New AI Tool Tracks Protein Movement to Better Understand Parkinson’s
Scientists at the University of Copenhagen (UCPH) in Denmark have developed an artificial intelligence (AI) tool to monitor and track the dynamics of protein movement and function, which can advance the understanding behind neurodegenerative disorders such as Parkinson’s disease.
The relationship between protein movement and function is essential for learning how the body functions, as well as providing insight into disease processes in Parkinson’s and Alzheimer’s, and even some cancers. Many of the underlying disease-causing mechanisms involve proteins clumping together (aggregation) or changing their behavior.
Tracking protein patterns to see how they move and interact with surroundings by using microscopes has always been a time-consuming and challenging task because enormous datasets collected by researchers are analyzed manually.
“Until now, we sat with loads of raw data in the form of thousands of patterns. We used to check through it manually, one at a time,” Simon Bo Jensen, PhD candidate UCPH, said in a press release. “In doing so, we became the bottleneck of our own research.
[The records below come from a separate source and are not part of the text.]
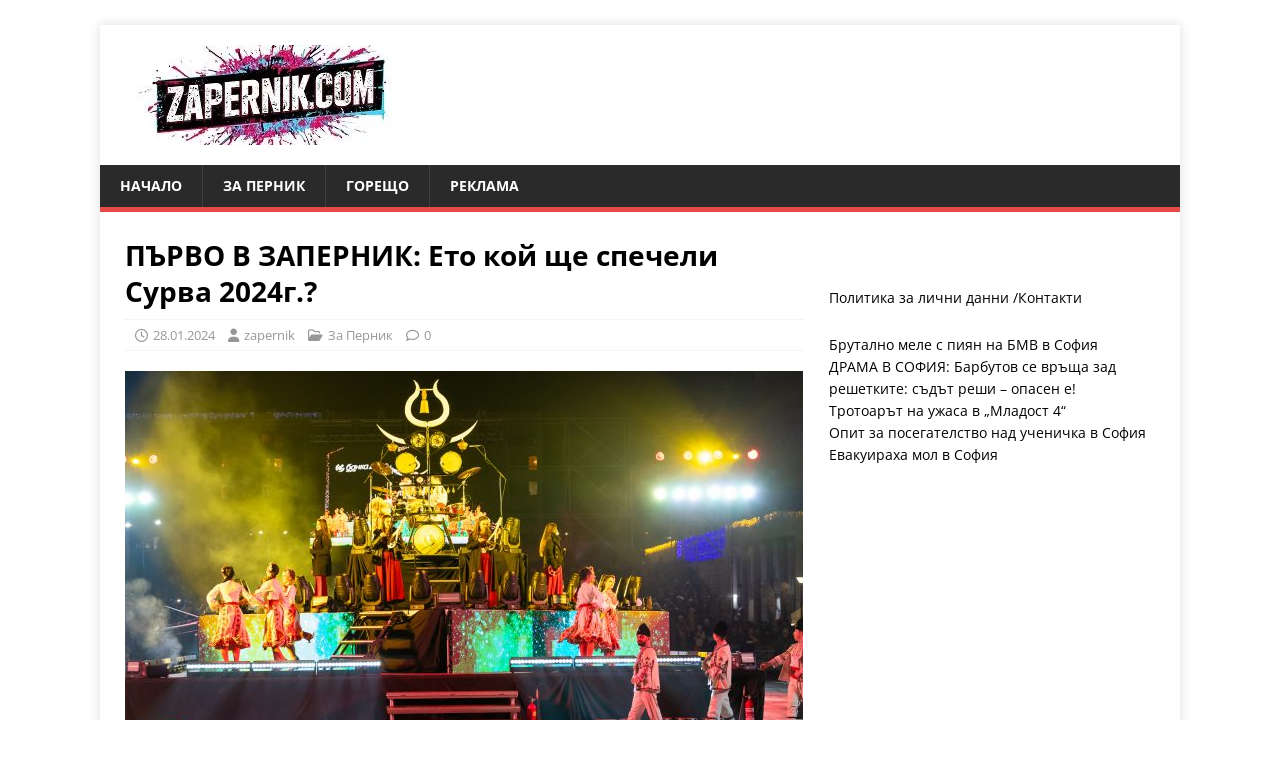

--- FILE ---
content_type: text/html; charset=utf-8
request_url: https://www.google.com/recaptcha/api2/aframe
body_size: 267
content:
<!DOCTYPE HTML><html><head><meta http-equiv="content-type" content="text/html; charset=UTF-8"></head><body><script nonce="UBPrmoUs5kFjKQ1BaosqOg">/** Anti-fraud and anti-abuse applications only. See google.com/recaptcha */ try{var clients={'sodar':'https://pagead2.googlesyndication.com/pagead/sodar?'};window.addEventListener("message",function(a){try{if(a.source===window.parent){var b=JSON.parse(a.data);var c=clients[b['id']];if(c){var d=document.createElement('img');d.src=c+b['params']+'&rc='+(localStorage.getItem("rc::a")?sessionStorage.getItem("rc::b"):"");window.document.body.appendChild(d);sessionStorage.setItem("rc::e",parseInt(sessionStorage.getItem("rc::e")||0)+1);localStorage.setItem("rc::h",'1763625676185');}}}catch(b){}});window.parent.postMessage("_grecaptcha_ready", "*");}catch(b){}</script></body></html>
“Even for experts, conducting consistent work and reaching the same conclusions, time and time again is difficult. After all, we’re humans who tire and are prone to error,” he said.
The AI algorithm learned to recognize protein movement patterns, allowing it to analyze data sets in seconds — a process that typically takes several days to achieve.
“We used to sort data until we went loopy. Now our data is analyzed at the touch of [a] button,” explained Bo Jensen. “And, the algorithm does it at least as well or better than we can. This frees up resources for us to collect more data than ever before and get faster results.”
Protein dynamics can be monitored by attaching fluorescent markers (FRET) to proteins and watching movements under a microscope, a technique that generates large amounts of computer data and requires large hard drives to store.
The new AI tool can quickly analyze such large datasets, but also provides standardized methods to ensure consistent results. As such, the algorithm has already generated interest, as indicated by several research groups worldwide.
“This AI tool is a huge bonus for the field as a whole because it provides common standards, ones that weren’t there before, for when researchers across [the] world need to compare data,” said Nikos Hatzakis, PhD, UCPH associate professor. “Previously, much of the analysis was based on subjective opinions about which patterns were useful. Those can vary from research group to research group.
“Now, we are equipped with a tool that can ensure we all reach the same conclusions,” he said.
One method that will benefit from the AI algorithm is the gene-editing technology CRISPR, in which proteins can cut and splice specific DNA sequences.
A recent review found CRISPR can help understand Parkinson’s disease pathology and identify new therapeutic targets. Also, CRISPR has been used to create Parkinson’s animal models that better mimic the disorder.
“Before we can treat serious diseases or take full advantage of CRISPR, we need to understand how proteins, the smallest building blocks, work,” said Guillermo Montoya, PhD, professor at the Novo Nordisk Foundation Center for Protein Research at UCPH. “This is where protein movement and dynamics come into play. And this is where our tool is of tremendous help.”
Adding perspective, Hatzakis said: “While analyzing the choreography of protein movement remains a niche, it has gained more and more ground as the advanced microscopes needed to do so have become cheaper. Our tool makes the method accessible to a greater number of researchers in biology and biophysics, even those without specific expertise, whether it’s research into the coronavirus or the development of new drugs or green technologies.”